• _DIRECTIVE_: Report every line of the listing that contains the word "wooden", copying each one in full.

[Records from a dataset]
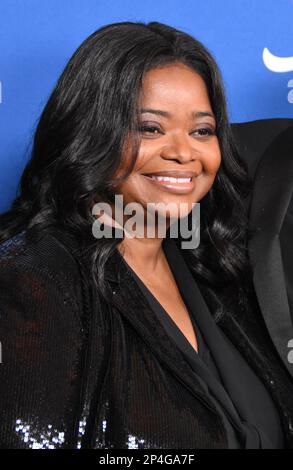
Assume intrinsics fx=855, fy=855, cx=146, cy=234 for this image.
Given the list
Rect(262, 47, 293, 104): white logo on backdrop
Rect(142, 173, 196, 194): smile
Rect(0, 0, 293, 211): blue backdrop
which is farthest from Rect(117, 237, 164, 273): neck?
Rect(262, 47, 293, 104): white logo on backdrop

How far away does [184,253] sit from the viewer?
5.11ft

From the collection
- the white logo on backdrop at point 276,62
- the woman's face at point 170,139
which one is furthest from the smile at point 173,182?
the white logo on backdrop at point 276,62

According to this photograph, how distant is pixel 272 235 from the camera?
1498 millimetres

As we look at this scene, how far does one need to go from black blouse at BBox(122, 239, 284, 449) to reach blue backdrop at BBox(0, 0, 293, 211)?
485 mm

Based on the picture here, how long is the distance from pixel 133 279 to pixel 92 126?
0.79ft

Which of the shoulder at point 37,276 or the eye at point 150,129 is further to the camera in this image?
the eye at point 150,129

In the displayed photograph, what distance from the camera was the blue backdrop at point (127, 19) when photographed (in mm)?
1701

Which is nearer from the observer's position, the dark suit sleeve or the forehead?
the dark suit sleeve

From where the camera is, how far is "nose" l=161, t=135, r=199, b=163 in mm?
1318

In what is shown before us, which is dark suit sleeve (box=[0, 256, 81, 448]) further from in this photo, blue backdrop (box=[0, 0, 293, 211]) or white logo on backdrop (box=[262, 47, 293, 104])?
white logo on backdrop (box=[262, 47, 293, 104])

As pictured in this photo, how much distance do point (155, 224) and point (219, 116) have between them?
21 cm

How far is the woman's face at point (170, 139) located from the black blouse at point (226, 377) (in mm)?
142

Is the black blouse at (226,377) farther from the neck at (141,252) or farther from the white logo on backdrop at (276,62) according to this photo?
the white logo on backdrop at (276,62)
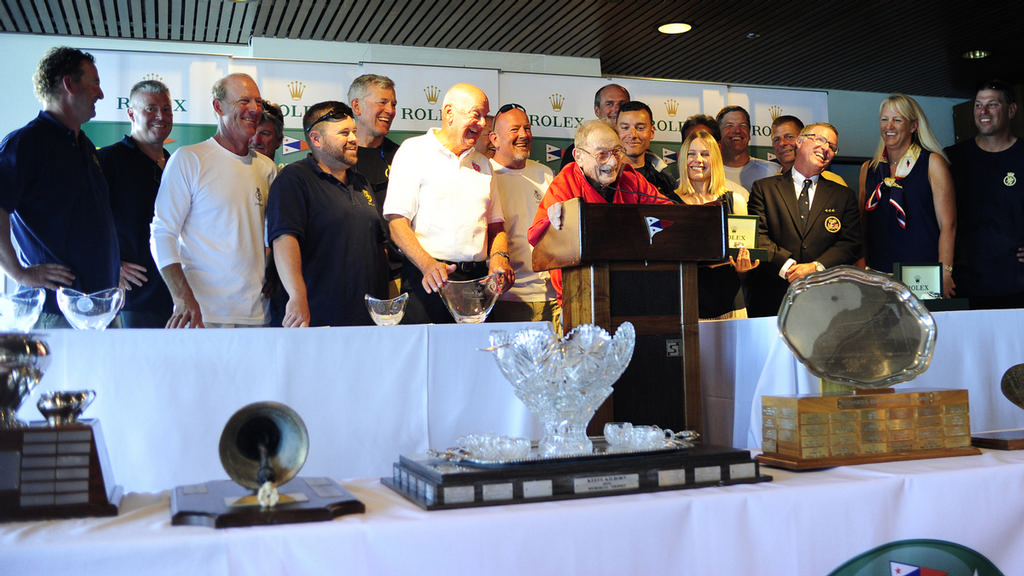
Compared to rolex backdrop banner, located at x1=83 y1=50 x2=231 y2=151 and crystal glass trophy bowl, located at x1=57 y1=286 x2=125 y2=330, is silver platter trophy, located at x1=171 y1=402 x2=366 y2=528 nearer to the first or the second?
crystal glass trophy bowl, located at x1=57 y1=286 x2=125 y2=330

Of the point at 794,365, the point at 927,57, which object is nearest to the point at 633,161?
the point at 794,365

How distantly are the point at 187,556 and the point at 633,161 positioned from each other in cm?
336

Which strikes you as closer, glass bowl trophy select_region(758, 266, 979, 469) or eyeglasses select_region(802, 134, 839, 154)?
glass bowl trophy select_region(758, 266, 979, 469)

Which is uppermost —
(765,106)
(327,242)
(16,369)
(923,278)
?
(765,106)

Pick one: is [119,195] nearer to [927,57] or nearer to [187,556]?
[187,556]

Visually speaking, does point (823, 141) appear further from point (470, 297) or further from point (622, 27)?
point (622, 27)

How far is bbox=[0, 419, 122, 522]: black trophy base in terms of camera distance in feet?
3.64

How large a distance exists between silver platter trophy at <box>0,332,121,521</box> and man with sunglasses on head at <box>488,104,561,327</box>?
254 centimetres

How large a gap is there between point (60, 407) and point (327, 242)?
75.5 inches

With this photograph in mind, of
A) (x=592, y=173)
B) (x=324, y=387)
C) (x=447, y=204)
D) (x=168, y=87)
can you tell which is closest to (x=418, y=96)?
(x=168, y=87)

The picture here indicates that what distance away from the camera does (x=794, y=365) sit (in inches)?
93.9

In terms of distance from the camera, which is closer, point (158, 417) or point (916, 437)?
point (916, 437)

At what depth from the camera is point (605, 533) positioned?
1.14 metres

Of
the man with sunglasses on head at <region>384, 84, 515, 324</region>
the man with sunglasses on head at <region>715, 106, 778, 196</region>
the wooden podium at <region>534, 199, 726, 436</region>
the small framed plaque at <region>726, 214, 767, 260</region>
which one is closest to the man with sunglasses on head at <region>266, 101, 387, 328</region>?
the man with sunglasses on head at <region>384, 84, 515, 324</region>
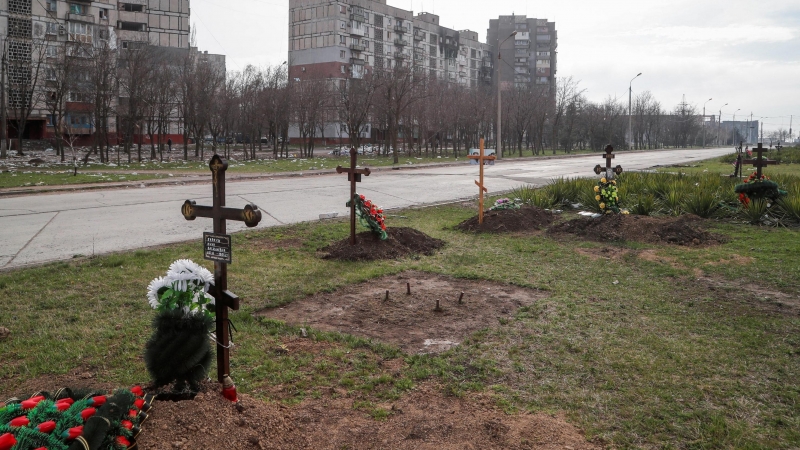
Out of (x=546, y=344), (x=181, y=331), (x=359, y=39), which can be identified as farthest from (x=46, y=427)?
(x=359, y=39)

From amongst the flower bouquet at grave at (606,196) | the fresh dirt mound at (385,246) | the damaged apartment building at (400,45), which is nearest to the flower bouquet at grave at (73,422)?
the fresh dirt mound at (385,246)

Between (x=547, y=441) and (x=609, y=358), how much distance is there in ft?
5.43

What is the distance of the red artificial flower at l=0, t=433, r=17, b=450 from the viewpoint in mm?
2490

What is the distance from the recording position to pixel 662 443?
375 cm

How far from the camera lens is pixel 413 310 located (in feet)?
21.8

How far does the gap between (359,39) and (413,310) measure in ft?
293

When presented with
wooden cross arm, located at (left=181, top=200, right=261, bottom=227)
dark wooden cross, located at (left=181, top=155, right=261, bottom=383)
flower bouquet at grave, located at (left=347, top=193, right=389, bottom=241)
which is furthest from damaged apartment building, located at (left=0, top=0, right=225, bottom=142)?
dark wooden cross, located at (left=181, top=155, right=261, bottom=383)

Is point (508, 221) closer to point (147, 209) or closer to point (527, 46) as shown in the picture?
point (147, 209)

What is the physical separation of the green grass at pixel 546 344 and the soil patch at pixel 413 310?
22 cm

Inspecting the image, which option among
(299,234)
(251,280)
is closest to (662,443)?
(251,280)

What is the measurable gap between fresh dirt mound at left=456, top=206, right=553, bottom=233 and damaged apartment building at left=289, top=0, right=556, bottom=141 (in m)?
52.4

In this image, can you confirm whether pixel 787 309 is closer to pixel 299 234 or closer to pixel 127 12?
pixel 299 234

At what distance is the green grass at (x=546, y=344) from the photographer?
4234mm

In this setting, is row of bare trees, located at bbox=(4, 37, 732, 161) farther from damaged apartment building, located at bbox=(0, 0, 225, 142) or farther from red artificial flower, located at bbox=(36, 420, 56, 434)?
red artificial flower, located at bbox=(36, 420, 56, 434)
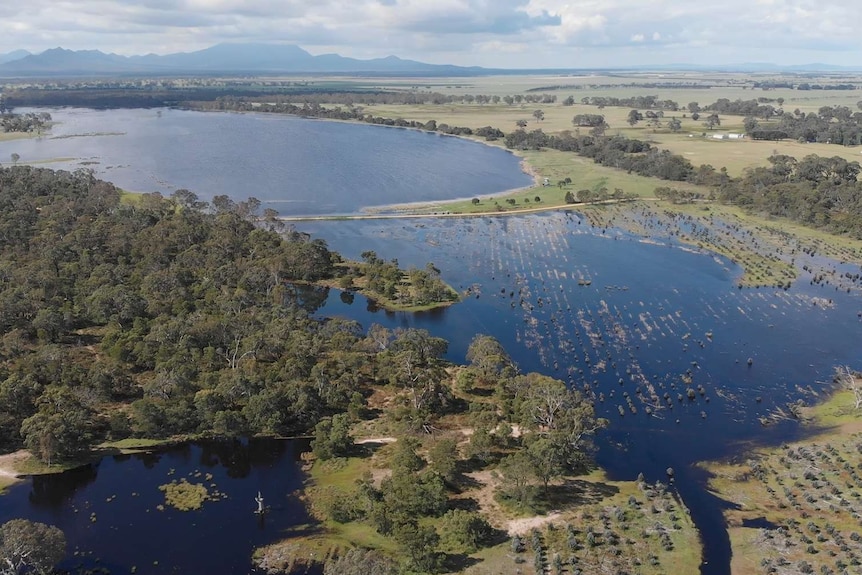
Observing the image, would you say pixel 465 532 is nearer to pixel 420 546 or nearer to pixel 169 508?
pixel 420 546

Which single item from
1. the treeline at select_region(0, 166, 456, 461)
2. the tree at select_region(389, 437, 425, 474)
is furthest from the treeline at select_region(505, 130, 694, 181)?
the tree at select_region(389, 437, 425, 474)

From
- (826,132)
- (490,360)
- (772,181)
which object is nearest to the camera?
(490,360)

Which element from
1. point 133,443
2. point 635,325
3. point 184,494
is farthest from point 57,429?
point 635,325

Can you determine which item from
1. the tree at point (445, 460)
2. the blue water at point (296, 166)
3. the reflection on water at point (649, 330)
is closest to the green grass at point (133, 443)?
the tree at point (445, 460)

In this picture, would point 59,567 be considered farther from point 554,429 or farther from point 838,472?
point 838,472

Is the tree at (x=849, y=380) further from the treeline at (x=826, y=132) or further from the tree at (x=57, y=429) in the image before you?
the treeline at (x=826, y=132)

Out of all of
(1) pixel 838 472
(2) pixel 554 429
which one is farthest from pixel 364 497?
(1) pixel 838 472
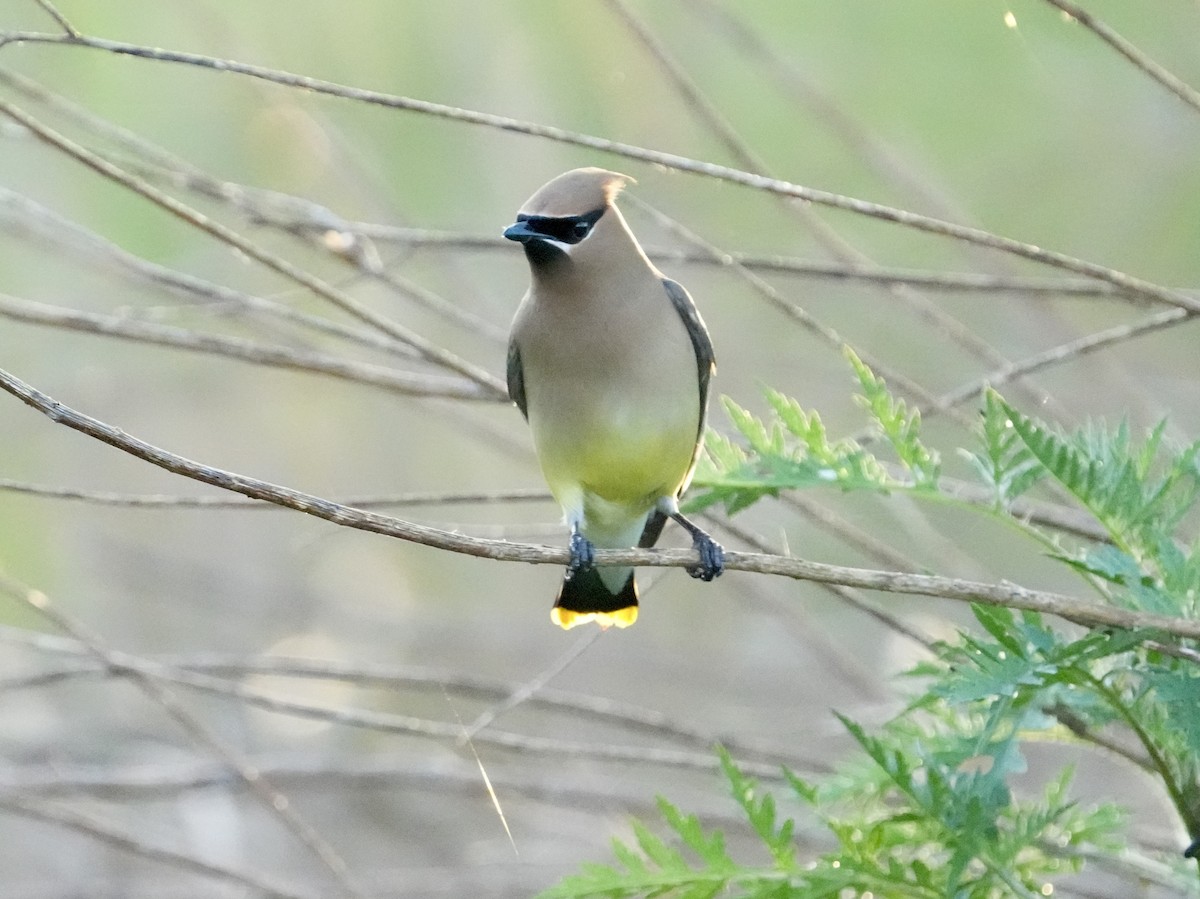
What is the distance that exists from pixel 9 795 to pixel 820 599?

• _RESPONSE_:
the wooden podium at <region>534, 199, 726, 436</region>
wooden cross arm, located at (left=181, top=200, right=261, bottom=227)
dark wooden cross, located at (left=181, top=155, right=261, bottom=383)
dark wooden cross, located at (left=181, top=155, right=261, bottom=383)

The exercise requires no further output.